Welche Werte sind das?

Slow bedeutet nicht, dass wir extrem langsam sind. Aber wir sind extrem kritisch in den Themen, mit denen wir uns beschäftigen. Unser Slogan „‚Cultivating arts, crops and inner gardens“ ist kein Urlaubsthema – das ist eine Lebensweise. In diesen drei Kapiteln der Erfahrung bringt man alles unter, was man in der guten Hospitality bieten möchte: Kunst, Ernährung und Persönlichkeitsentwicklung.
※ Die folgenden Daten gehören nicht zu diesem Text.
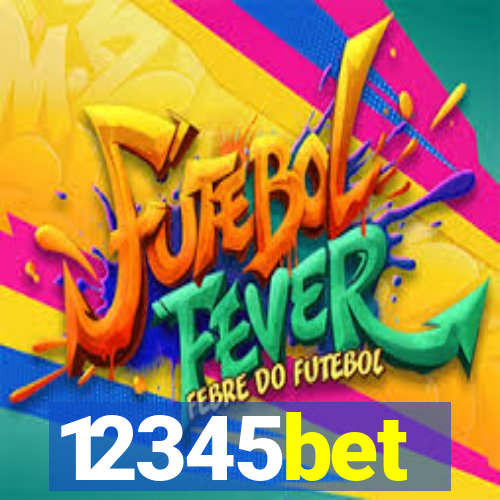 12345bet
Das geht fließend über von der Reise zu einem selbst bis hin zum Umgang mit den Mitarbeitern bei der Bildung eines Teams.

Erzählen Sie uns doch bitte mehr darüber!
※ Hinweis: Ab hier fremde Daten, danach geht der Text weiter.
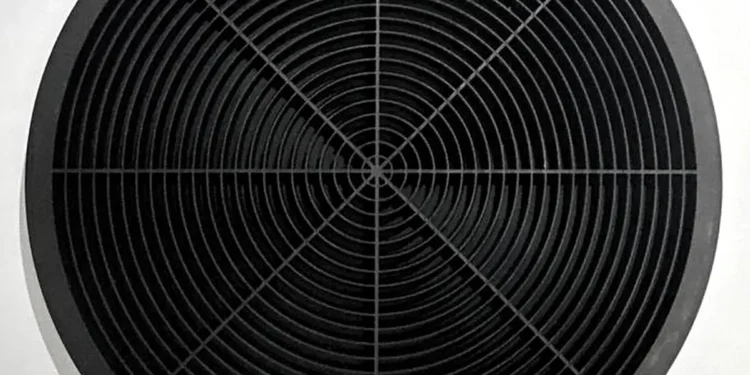 Quand un cache-haut-parleur imprimé en 3D concentre l'audio en un « point sonore »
Wir beschäftigen uns damit, welchen Part die Religionen in den vergangenen Jahrhunderten übernommen, aber zuletzt zunehmend verloren haben. Heute sind wir ja öfter beim Yoga als in der Kirche. Architekten entwerfen Orte für diesen inneren Rückzug, mit allem, was dazugehört. Und damit das Ganze nicht zu klosterhaft wird, gehören halt die Künste mit dazu.

Fehlen noch die „Crops“, die Pflanzen …

Meine Partnerin hat Ernährungswissenschaften und Naturheilkunde studiert, das heißt, das ganze Thema von Ernährung bis Biohacking ist bei uns ein zentrales. In unserem Haushalt findet man weder Zucker noch Milchprodukte oder Gluten. Deshalb war es das Ziel von „La Granja“, der Farm auf Ibiza, von Anfang an erfolgreich eine organische Farm zu betreiben und die Gäste in die Arbeit mit einzubinden. Wenn jeder weiß, was er isst, und an frische Produkte rankommt, dann ist das schon die halbe Miete.

Sie stehen für Innovation. Was braucht es dafür?

Wenn es bei den großen Unternehmen darum geht, etwas Neues zu machen, dann gewinnt immer der, der die sicherste Zahl bringt. So entsteht keine Innovation – niemals! Innovation hat etwas mit Mut zu tun und nicht damit, was jemand vorher schon mal gemacht hat. Auch wir wissen noch nicht, wie das funktionieren wird, was wir anbieten wollen. Erst jüngst haben wir gesagt, wir könnten schon eine Nummer sexyer sein. Aber das ist mit Karotten irgendwie schwierig.

Was ist Ihnen persönlich besonders wichtig?

Ich hoffe, dass wir nicht wieder zurückfallen in dieses total verrückte Um-die-Welt-Jetten. Da geht das Thema Nachhaltigkeit nämlich los: bei einem selbst. Ich versuche, es in meinem Leben ganz bewusst einzuhalten. Hier in Lissabon brauche ich kein Auto, da gehe ich entweder zu Fuß, setze mich in ein Uber oder ein Bolt. Und: Wir lassen uns mehr Zeit. Ich bin im Sommer zwei Monate lang mit den Kids im Auto von Deutschland nach Portugal gefahren. Und wir waren einen Monat lang auf Sizilien. So kriegt man einen anderen Bezug zu Zeit und kann sich auch anders an Sachen erinnern; viel klarer und detailreicher. So, wie die Urlaube früher waren: Als ich ein Kind war, sind wir mit meinen Eltern in die Gegend nördlich von Rimini gefahren. Das waren für mich die besten Wochen des Jahres!

Claus Sendlinger

  • Herkunft
    Claus Sendlinger wurde 1963 in Augsburg, Deutschland, geboren und startete seine Karriere im PR- und Eventbereich mit Fokus auf Hotels und Clubs.
  • Design Hotels
    Mit 30 Jahren gründete der Visionär Sendlinger Design Hotels als Dachmarke für unabhängige, authentische Hotellerie.
  • Erfolgsgeschichte
    Heute zählt die Gruppe 300 Hotels in rund 60 Ländern – Zeit für den „Placemaker“, sich neuen Aufgaben zu widmen: Nach über 20 Jahren tritt er als CEO zurück und erschafft heute mit einem Kollektiv an Kreativen neue Orte der Begegnung und Harmonie.
  • Neue Aufgaben
    Seit über zehn Jahren lebt und arbeitet Universalgestalter Sendlinger bereits als globaler Nomade in einer Führungsposition.
  • Nächster Wurf
    In Berlin, direkt an der Spree, eröffnet das „Slow“-Projekt „Marina“: ein kreativer Campus für Wellbeing, Kultur und Nachhaltigkeit.

Das Interview führte Heidi Rietsch.

Dieser Artikel erschien in der Falstaff TRAVEL Ausgabe Winter 2021/22.